Chaque main tendue est une opportunité de sortir d’un repli sur soi.

Arnaud Carré

Portrait d'Arnaud Carré
Portrait d'Arnaud Carré / Ephée

Une fois ces troubles repérés, quels sont les bons réflexes à adopter ?

Comme pour la santé physique, on peut parler de bonnes pratiques et de « gestes qui sauvent » à travers les premiers secours en santé mentale (PSSM).
Il faut aborder le jeune en toute authenticité et écouter attentivement et sans jugement, puis expliquer ce qu’on a perçu sans « mettre la poussière sous le tapis ».
A la manière d’un scientifique, il faut tester une hypothèse, quitte à la rejeter si elle est erronée.
Chaque main tendue est une opportunité de sortir d’un repli sur soi. La fausse bonne idée, c’est d’imaginer qu’on fera du tort au jeune en lui parlant de sa souffrance.
Souvent, il est imaginé que l’on va amorcer une crise, ou bien qu’une aide fiable n’existe pas.
Une véritable amélioration collective serait de réussir à identifier précocement une situation pour permettre un dialogue et des solutions pragmatiques.
Mais cette démarche implique un changement culturel…

En quel sens ?

Le soutien social doit être repensé.
Aujourd’hui encore, on observe une stigmatisation des troubles de santé mentale.
A l’école ou en entreprise, une personne dont les ressources psychiques sont impactées par un dysfonctionnement n’est souvent pas accompagnée de la même manière qu’une personne concernée par une maladie somatique.
A cela s’ajoute probablement un tabou voire une autocensure liée à un sentiment de honte ou d’anormalité.
En se tenant à distance par crainte d’importuner un jeune en souffrance, on risque de renforcer cette tendance et donner l’impression d’être incompris, voire rejeté.
Cela peut impacter le rétablissement ou un retour serein à l’école.

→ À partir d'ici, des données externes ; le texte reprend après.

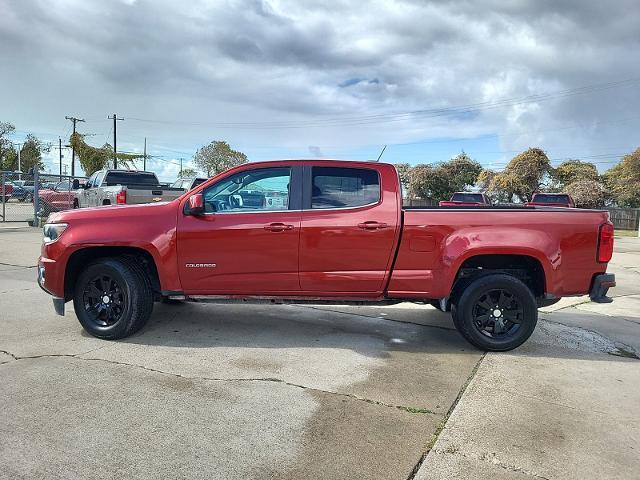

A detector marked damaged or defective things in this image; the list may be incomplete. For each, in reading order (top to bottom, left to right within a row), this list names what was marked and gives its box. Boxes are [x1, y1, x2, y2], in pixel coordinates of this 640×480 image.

crack in concrete [0, 348, 438, 416]
crack in concrete [404, 350, 484, 478]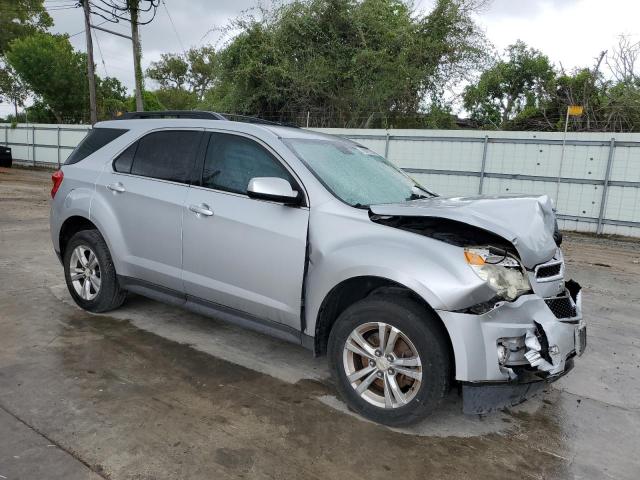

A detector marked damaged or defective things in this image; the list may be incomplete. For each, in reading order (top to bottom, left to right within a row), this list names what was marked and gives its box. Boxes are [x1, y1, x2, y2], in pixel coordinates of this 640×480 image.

crumpled hood [370, 194, 560, 268]
broken headlight lens [464, 248, 528, 300]
detached front bumper [440, 282, 584, 412]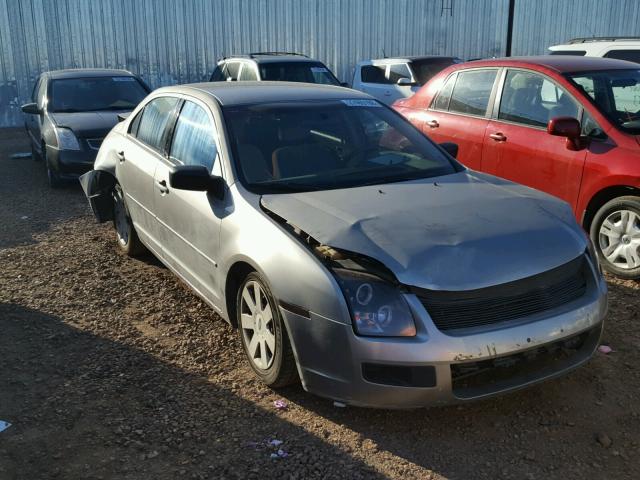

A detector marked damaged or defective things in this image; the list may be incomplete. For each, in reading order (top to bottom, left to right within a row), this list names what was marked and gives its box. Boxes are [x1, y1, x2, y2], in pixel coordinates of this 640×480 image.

crumpled hood [51, 110, 130, 138]
damaged front bumper [79, 170, 116, 224]
damaged gray car [82, 82, 608, 408]
crumpled hood [262, 172, 588, 292]
damaged front bumper [282, 260, 608, 406]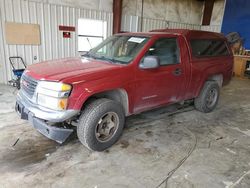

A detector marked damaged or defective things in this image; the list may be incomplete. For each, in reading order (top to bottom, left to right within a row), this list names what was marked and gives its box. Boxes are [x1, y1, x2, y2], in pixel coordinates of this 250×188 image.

damaged front bumper [15, 92, 79, 143]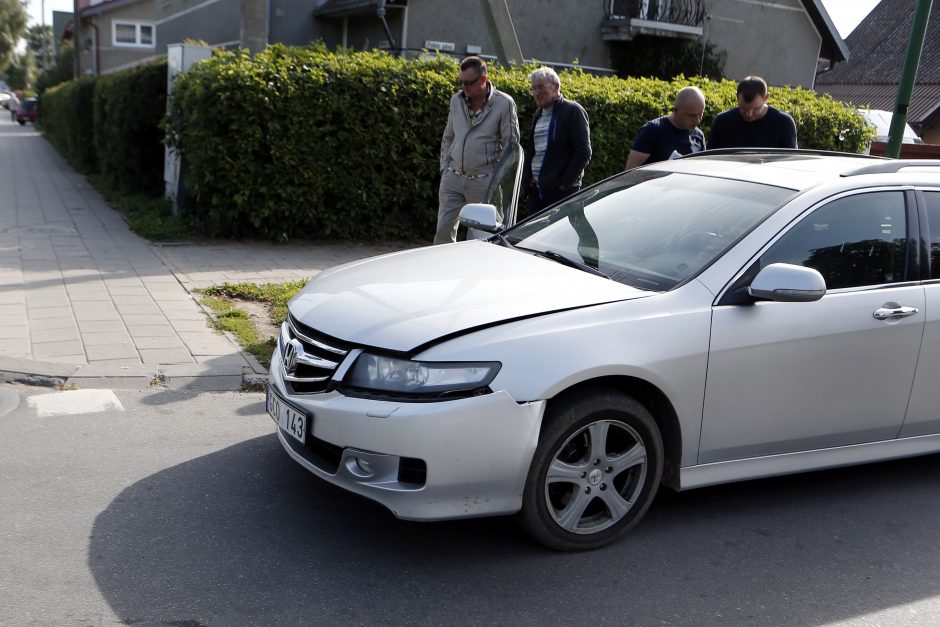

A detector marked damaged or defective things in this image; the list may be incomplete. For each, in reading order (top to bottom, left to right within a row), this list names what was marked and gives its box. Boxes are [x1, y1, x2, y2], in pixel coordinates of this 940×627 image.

damaged white honda [264, 150, 940, 552]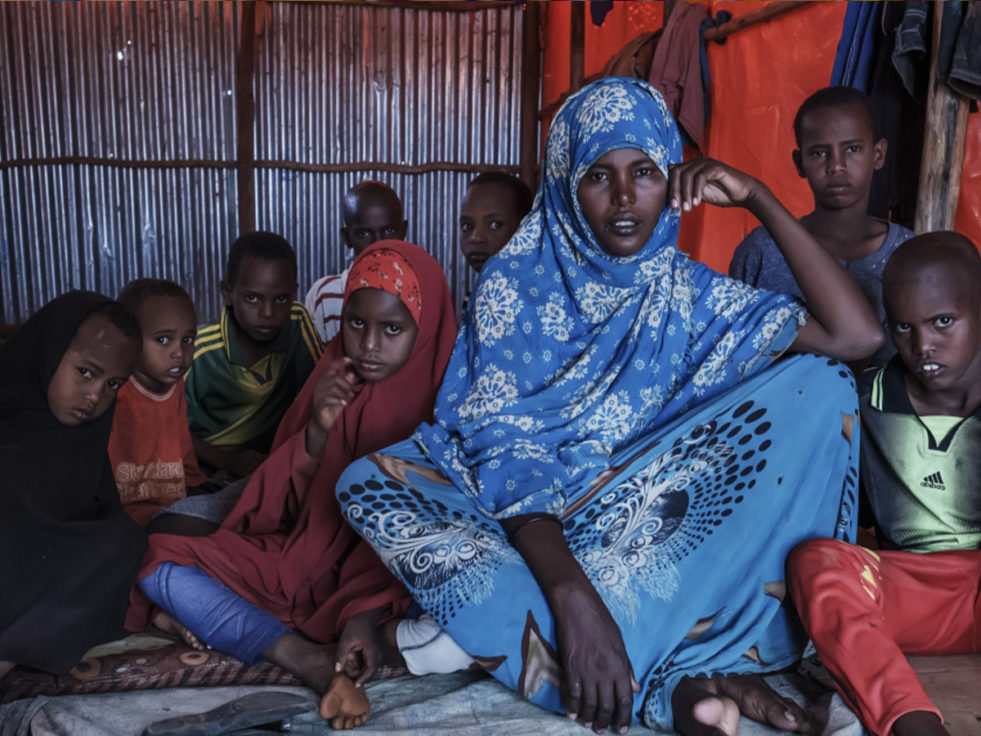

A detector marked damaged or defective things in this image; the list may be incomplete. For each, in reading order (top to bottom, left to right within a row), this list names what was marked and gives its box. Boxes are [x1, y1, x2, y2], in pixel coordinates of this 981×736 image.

rusty metal panel [0, 1, 528, 324]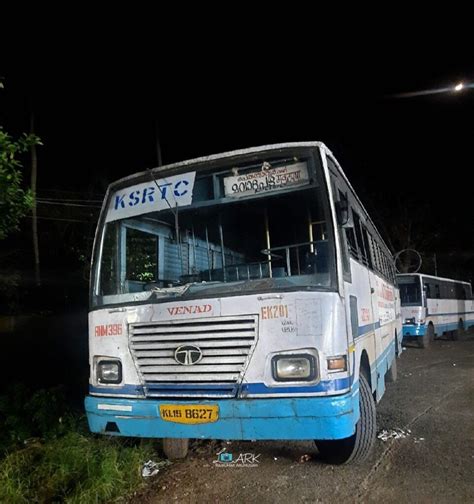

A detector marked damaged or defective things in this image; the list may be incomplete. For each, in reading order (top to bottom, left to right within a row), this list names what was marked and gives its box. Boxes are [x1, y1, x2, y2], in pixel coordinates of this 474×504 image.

broken windshield [92, 151, 336, 308]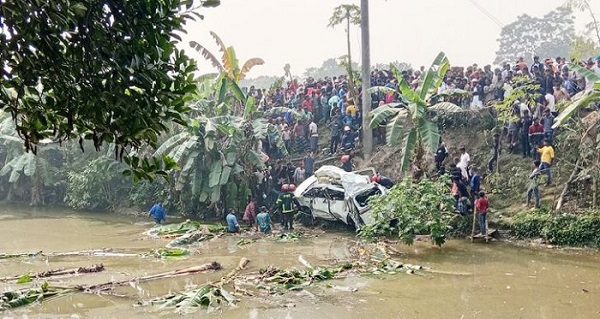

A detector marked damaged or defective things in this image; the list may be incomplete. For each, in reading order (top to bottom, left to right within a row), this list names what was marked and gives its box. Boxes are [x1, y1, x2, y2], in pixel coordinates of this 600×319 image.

crashed white car [292, 166, 386, 229]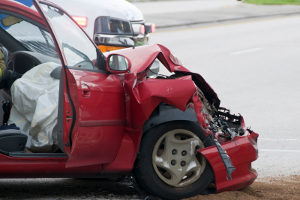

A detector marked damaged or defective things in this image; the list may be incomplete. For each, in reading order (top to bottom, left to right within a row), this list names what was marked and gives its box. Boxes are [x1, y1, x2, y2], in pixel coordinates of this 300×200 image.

deployed airbag [8, 62, 60, 152]
crumpled hood [105, 44, 220, 108]
damaged front bumper [199, 130, 258, 193]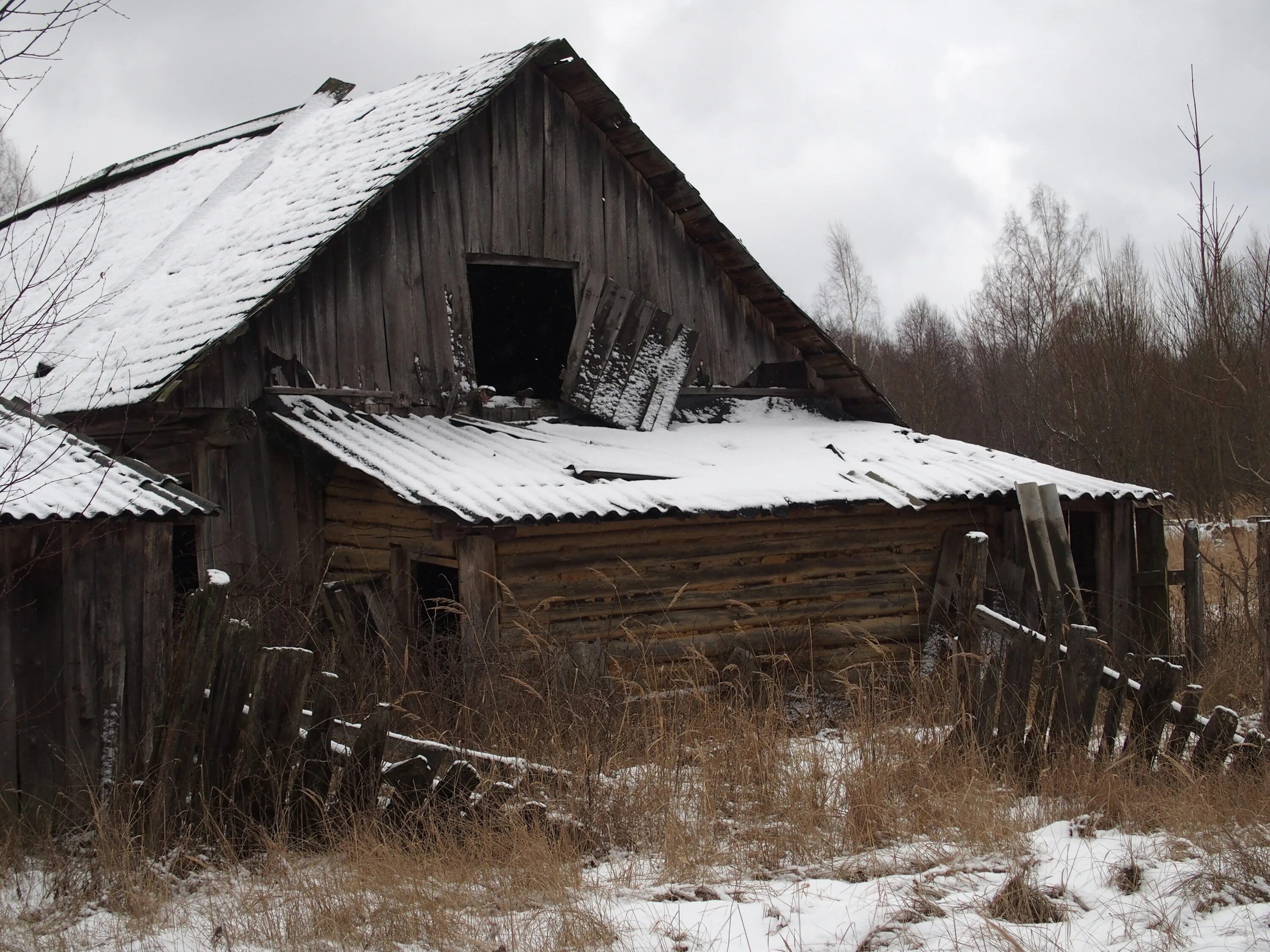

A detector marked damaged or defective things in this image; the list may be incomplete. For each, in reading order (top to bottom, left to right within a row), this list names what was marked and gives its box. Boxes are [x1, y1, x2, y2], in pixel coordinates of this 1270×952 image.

broken roof edge [531, 37, 909, 424]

Le secteur de l’éducation et de la petite enfance doit être pensé comme un maillon essentiel à la santé mentale des jeunes.

Arnaud Carré

Comment accompagner au mieux un jeune en souffrance mentale ?

La santé mentale étant résolument plurifactorielle, nous gagnons à l’aborder sous plusieurs angles.
En tant que parent ou enseignant, on peut constater un état de souffrance, mais se sentir démuni.
Autant que possible, il faut aider à élaborer un ensemble de stratégies daide : médecins, psychologues, structures d’information et de soutien comme le Psycom, l’Unafam, ou Santé mentale France.
Par ailleurs, aux côtés de facteurs biologiques et sociaux, on peut agir sur des facteurs psychologiques comme la régulation émotionnelle ou les compétences psycho-sociales (CPS).
Celles-ci ont pour objectifs d’améliorer les relations àsoi et aux autres. Elles concernent autant les équipes éducatives, les enfants que les familles.
Le travail des « CPS » peut changer le climat d’une classe et promouvoir une santé mentale positive, mais aussi aider à prévenir des conduites à risque et du harcèlement.
En ce sens, le secteur de l’éducation et de la petite enfance doit, à côté de l’architecture médico-psychologique, être pensé comme un des maillons essentiels à la santé mentale des jeunes.